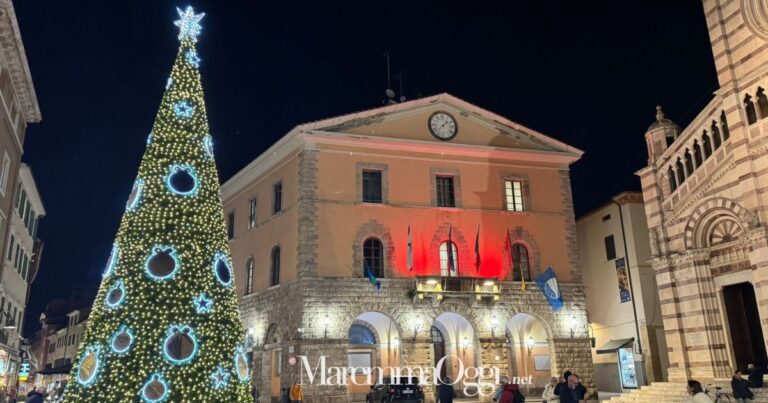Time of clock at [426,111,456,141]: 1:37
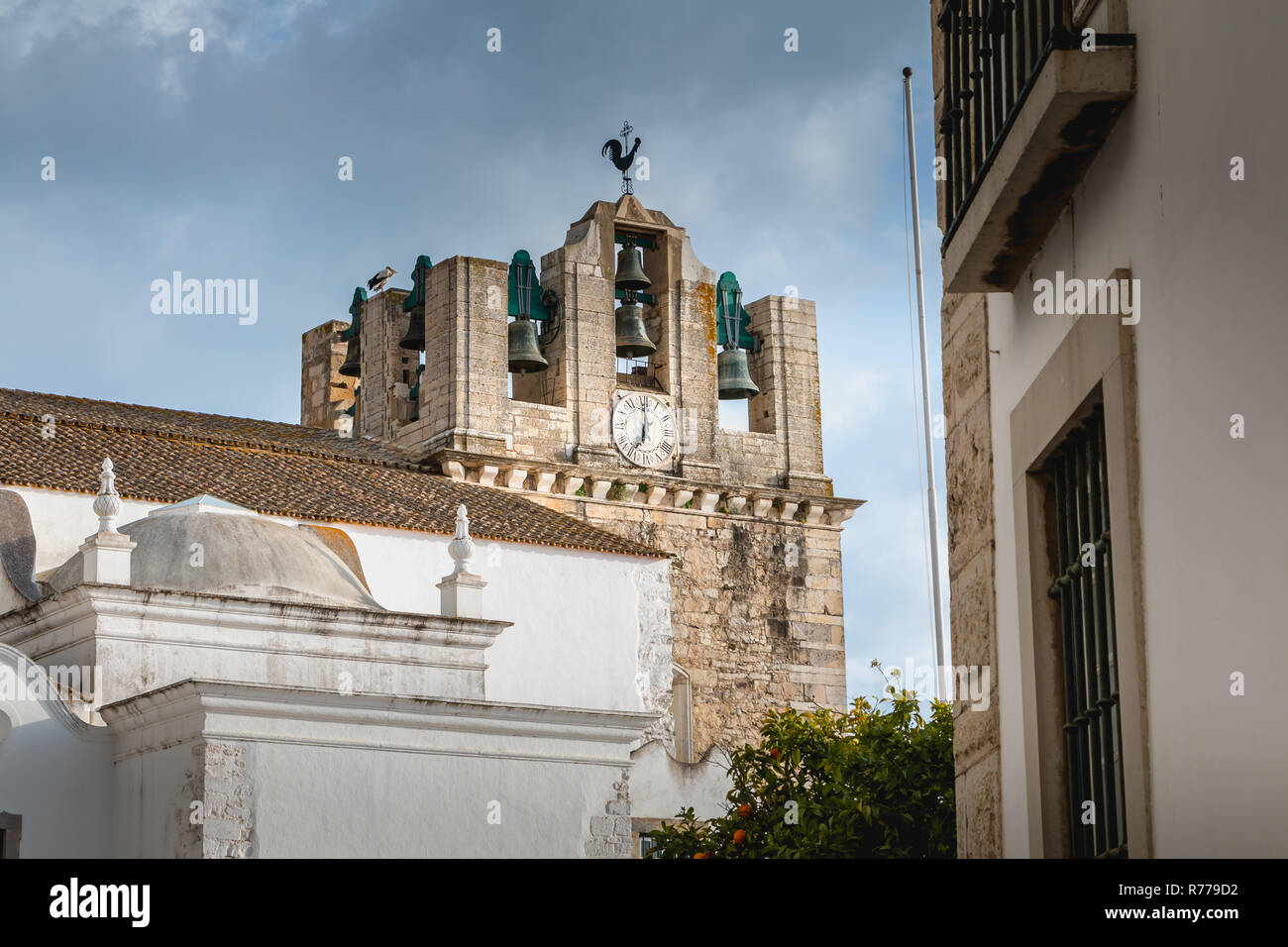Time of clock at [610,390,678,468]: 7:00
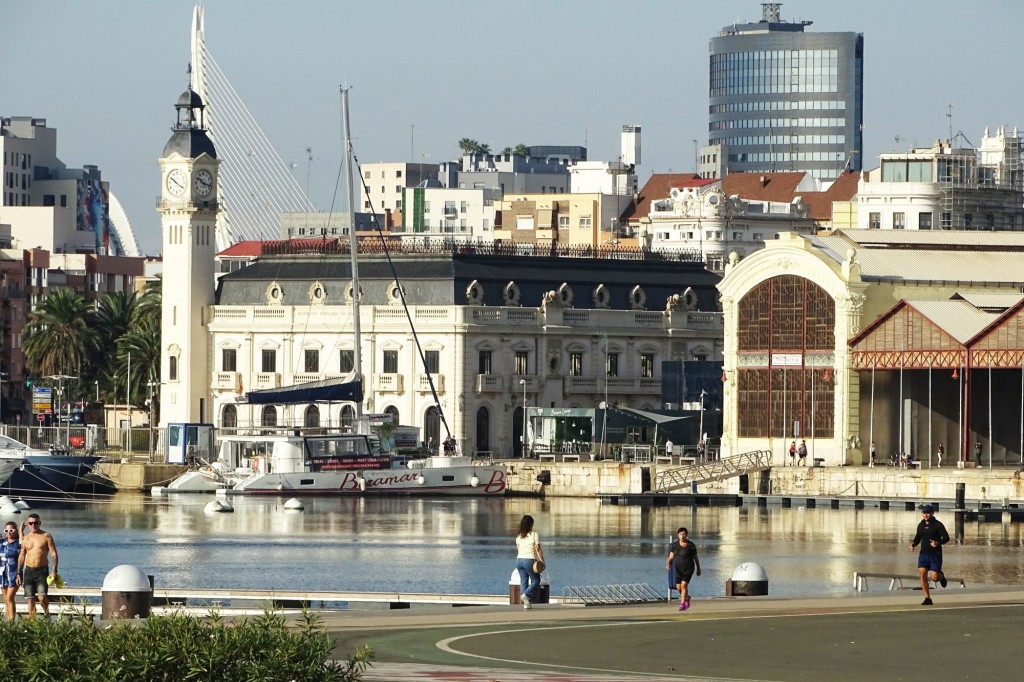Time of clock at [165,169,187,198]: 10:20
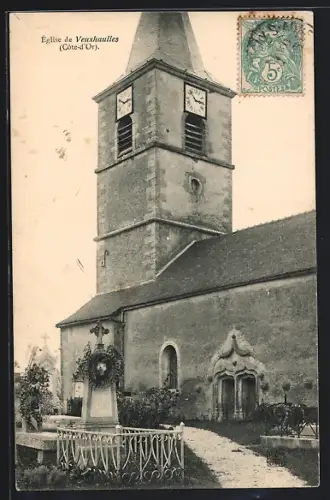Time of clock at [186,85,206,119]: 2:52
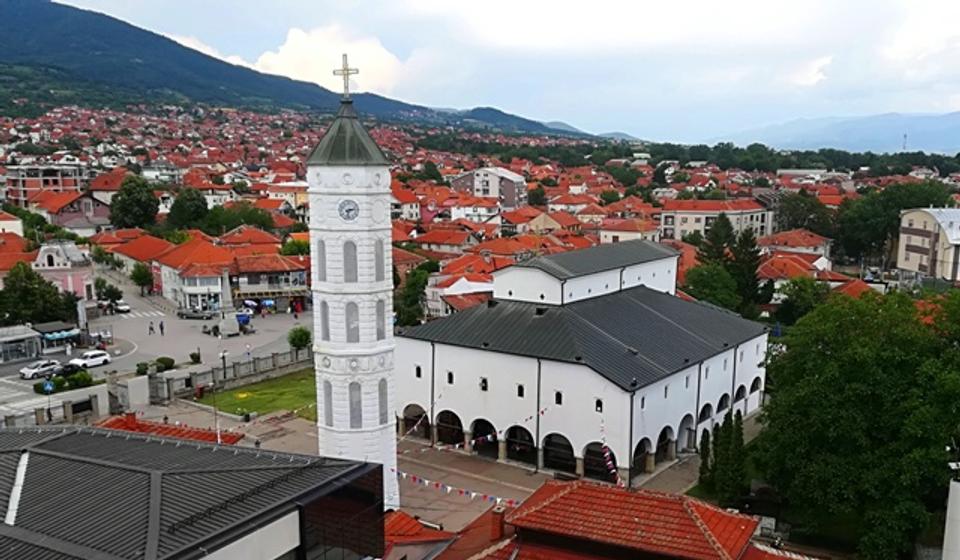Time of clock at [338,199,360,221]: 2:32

---

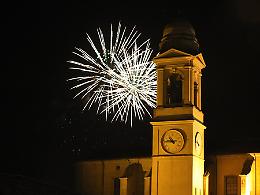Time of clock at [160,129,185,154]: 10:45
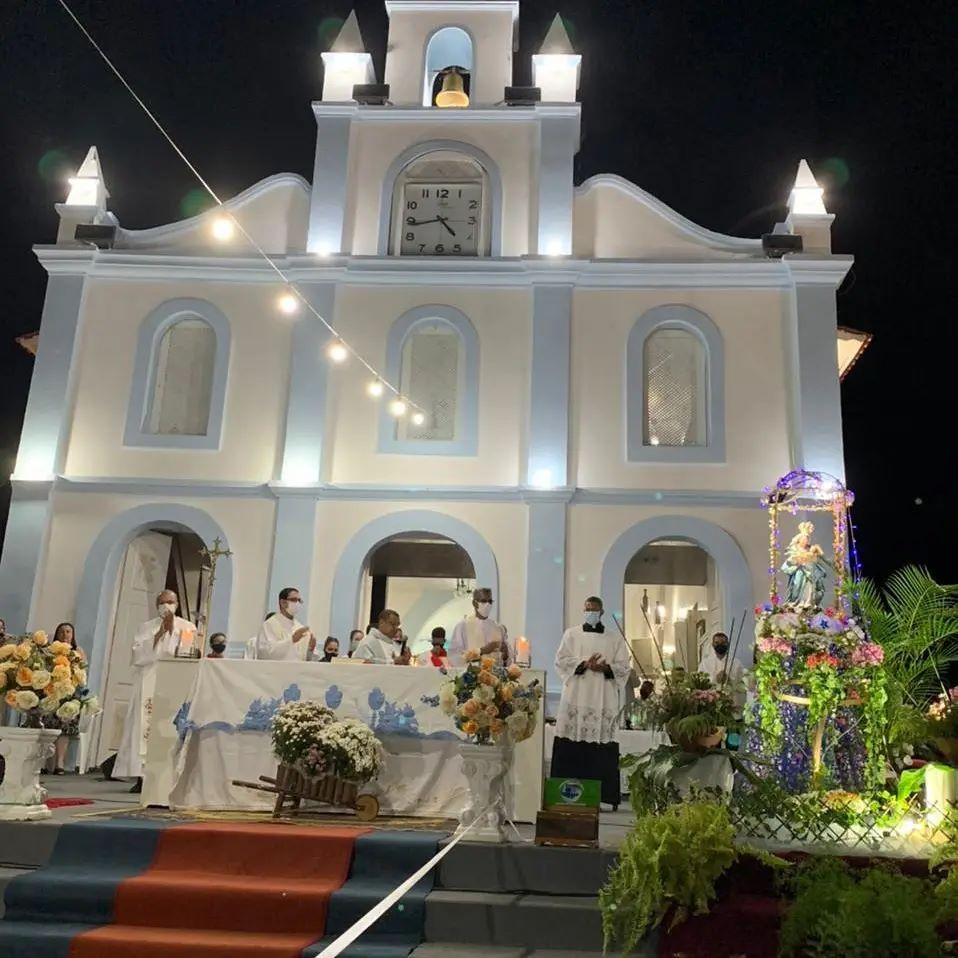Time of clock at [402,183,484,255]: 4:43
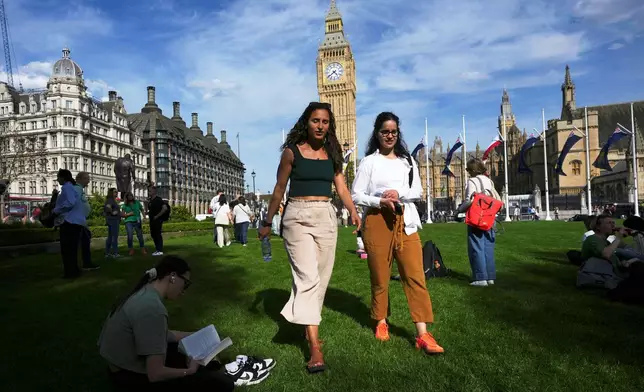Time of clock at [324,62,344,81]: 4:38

### What you need to do:
Rewrite the part that opens with the line containing "Time of clock at [426,111,456,141]: 1:37" and closes with the line containing "Time of clock at [338,199,360,221]: 2:32", switching "clock" to "timepiece" and changing nothing else. Leave the pictures out of your answer.

### Output below:
Time of timepiece at [426,111,456,141]: 1:37
Time of timepiece at [610,390,678,468]: 7:00
Time of timepiece at [165,169,187,198]: 10:20
Time of timepiece at [186,85,206,119]: 2:52
Time of timepiece at [338,199,360,221]: 2:32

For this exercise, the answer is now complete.